*Fragment źródłowy:*
>>>

Nowa pora roku, jaka już na dobre zagościła za oknem, sprawia, że mamy większą chęć na coś gorącego, słodkiego i rozgrzewającego. Dlatego dzisiaj proponuję ci trzy nietypowe kawy jesienne. Spokojnie, słodycz nie zabije smaku kawy!
Powiem ci od razu – kawy jesienne, zimowe czy letnie u mnie nie mogą być słodkie. Pralinki, bitą śmietanę i przesłodzone mleko z karmelem nie dla mnie. Zaraz opowiem dlaczego…
Uraz ze Starbucksa
Jeden jedyny raz, gdy byłam w tej popularnej sieci kawiarni, zachowałam się zupełnie nieodpowiedzialnie. Podeszłam do lady i gdy barista zapytał, co podać, odpowiedziałam coś w rodzaju — poproszę specjalność dnia. I dostałam. Dyniowe latte. Kubek z wypisanym moim imieniem, (co swoją drogą jest idiotyczne!) miło parzył w ręce. Zrobiłam jeden łyk, potem drugi. Wyszłam z kawiarni i wyrzuciłam kubek do kosza. Kawa była tak słodka i tak…zła, że nie dało się jej wypić. Od tego czasu największą wariacją, na jaką sobie pozwalam w kawiarniach to flat white. Chyba że mam pewność, że robią tam kawę, a nie napój kawo-podobny.
Kawy jesienne nie muszą być słodkie!
Jeżeli do kawy dolewasz mnóstwo słodkich syropów, to nie tylko zabijasz smak czarnego naparu, ale do tego również serwujesz sobie dodatkowe kalorie i skok cukru w organizmie. Zamiast więc szukać czegoś, co niweluje goryczkę, poszukaj takiej mieszanki, która jest łagodna dla podniebienia. Ale do brzegu, bo miało być o kawach jesiennych.
Mam dla ciebie mały test: pomyśl o jesieni — z czym ci się kojarzy? Jabłka w sadzie, spadające liście, szelest podczas spaceru w parku. Może orzechy, a może pękata dynia? Pójdźmy w zapachy — kardamon, trochę cynamonu, może kurkuma? No i królowa czekolada. Oto, z czego zrobimy kawy jesienne.
Z gorzką czekoladą
Kawa z czekoladą fachowo nazywa się Mocha. O tym, jak ją zrobić, przeczytasz w osobnym wpisie.

<<<

*Wykaz:*
>>>

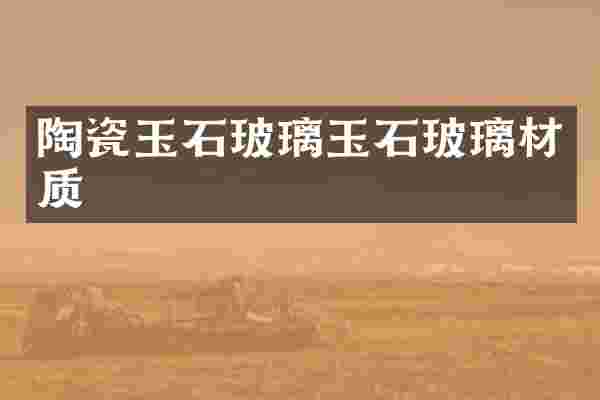 陶瓷玉石玻璃玉石玻璃材质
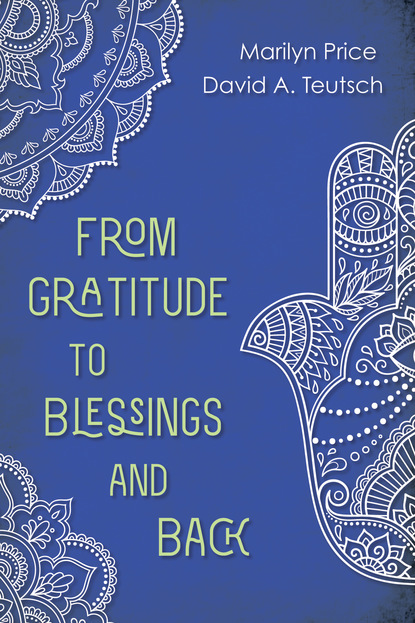 Marilyn Price — From Gratitude to Blessings and Back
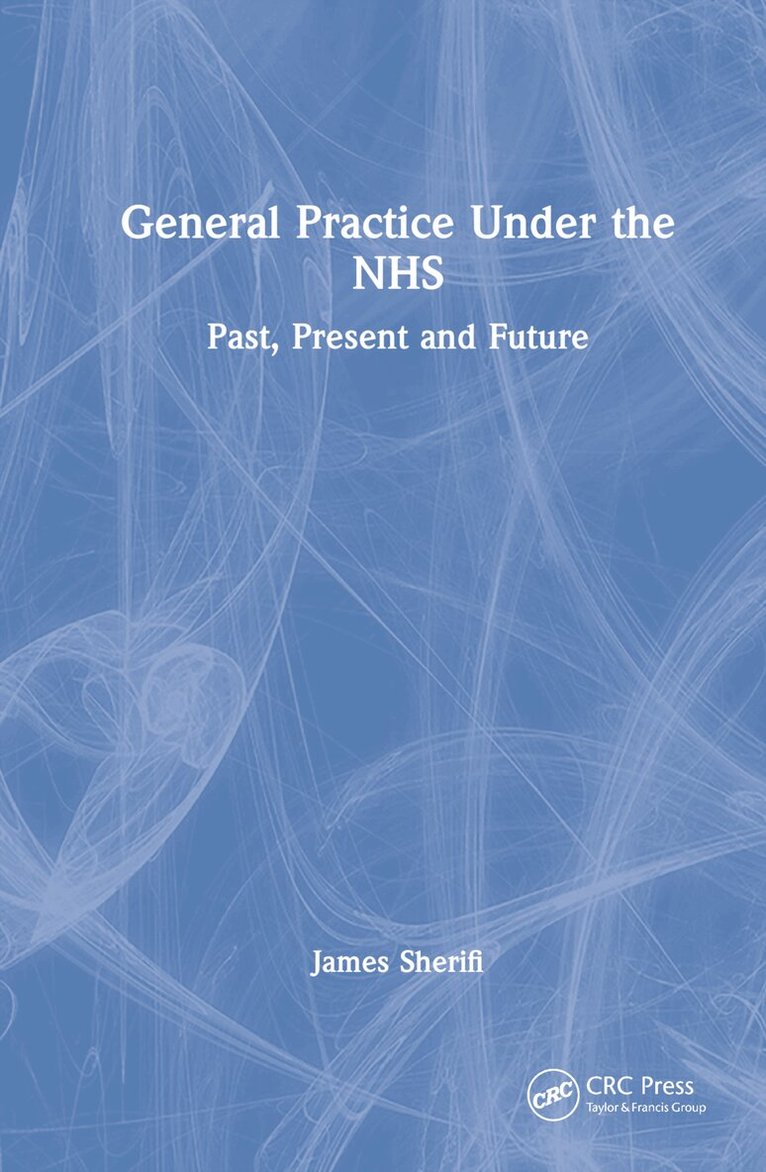 James Sherifi - General Practice Under the NHS, Inbunden. Tillgänglighet: Lägg i varukorg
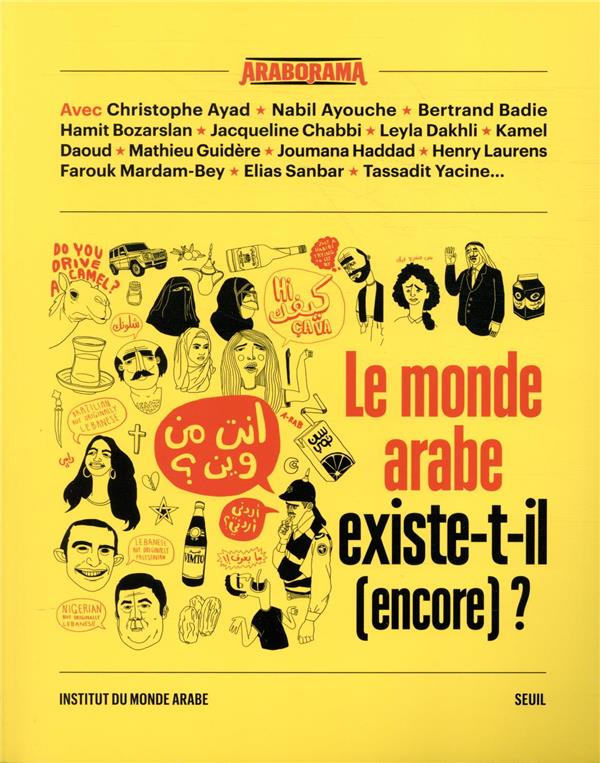Le monde arabe existe-t-il (encore) ?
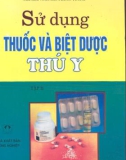 Hướng dẫn Sử dụng thuốc và biệt dược thú y (Tập 2): Phần 1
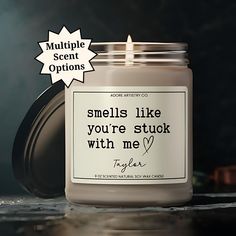 there is a candle that says smells like you're stuck with me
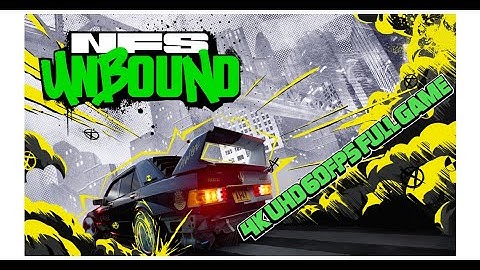 Need for Speed Unbound Part 3 in 4K UHD 60FPS Full Game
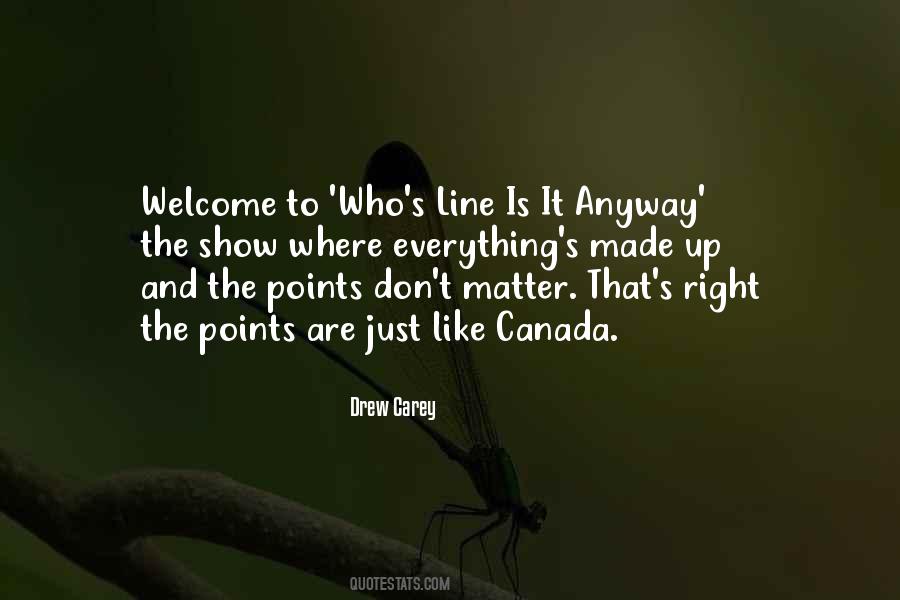 Welcome To Canada Sayings #1646447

<<<

*Zadanie 1:* Wypisz bez zmian wszystkie wiersze wykazu, ale pomiń w odpowiedzi obrazki.
*Zadanie 2:* Podejmij tekst o jesiennych kawach i dopisz jego dalszy ciąg po ostatnim zdaniu.

*Odpowiedź pisemna 1:*
 陶瓷玉石玻璃玉石玻璃材质
 Marilyn Price — From Gratitude to Blessings and Back
 James Sherifi - General Practice Under the NHS, Inbunden. Tillgänglighet: Lägg i varukorg
Le monde arabe existe-t-il (encore) ?
 Hướng dẫn Sử dụng thuốc và biệt dược thú y (Tập 2): Phần 1
 there is a candle that says smells like you're stuck with me
 Need for Speed Unbound Part 3 in 4K UHD 60FPS Full Game
 Welcome To Canada Sayings #1646447

*Odpowiedź pisemna 2:*
Zobacz: Mocha – na słodko i wytrawnie!
Tutaj nieco ją zmodyfikujemy na potrzeby jesiennych smaków. Co potrzebujesz?
- 100 ml zaparzonej, gorącej kawy
- 50 ml gorącego mleka
- 4 kostki gorzkiej czekolady
- bita śmietana, jeżeli lubisz do ozdoby
Czekoladę rozpuść w gorącym mleku i wlej do przygotowanej wcześniej filiżanki. Następnie wlej do niej gorącą kawę i udekoruj kleksem z bitej śmietany. Wypij od razu.
Z rozgrzewającymi przyprawami
Ten rodzaj kawy świetnie sprawdzi się po spacerze, albo nawet w trakcie, gdy chcesz poczuć miłe ciepło rozlewające się po ciele. Kluczowy jest tu odpowiedni dobór przypraw, jednak proporcje musisz ustalić sobie sama. Po prostu jedni wolą bardziej intensywne smaki, inni trochę mniej. Oto co potrzebujesz:
- 250 ml gorącej, mocnej kawy
- 1 szczypta mielonego cynamonu
- 1 szczypta mielonego imbiru
- 1 szczypta mielonej kurkumy
- 1 łyżeczka cukru (opcjonalnie)
Do filiżanki w pierwszej kolejności wsyp przyprawy, następnie wlej odrobinę kawy i dobrze zamieszaj. Kolejny krok to dodanie pozostałej ilości kawy. Dodaj cukier, jeżeli musisz wyważyć smak naparu.
Przyprawy same w sobie są bardzo rozgrzewające, a połączone z kawą, dodadzą jej zupełnie nowego wymiaru.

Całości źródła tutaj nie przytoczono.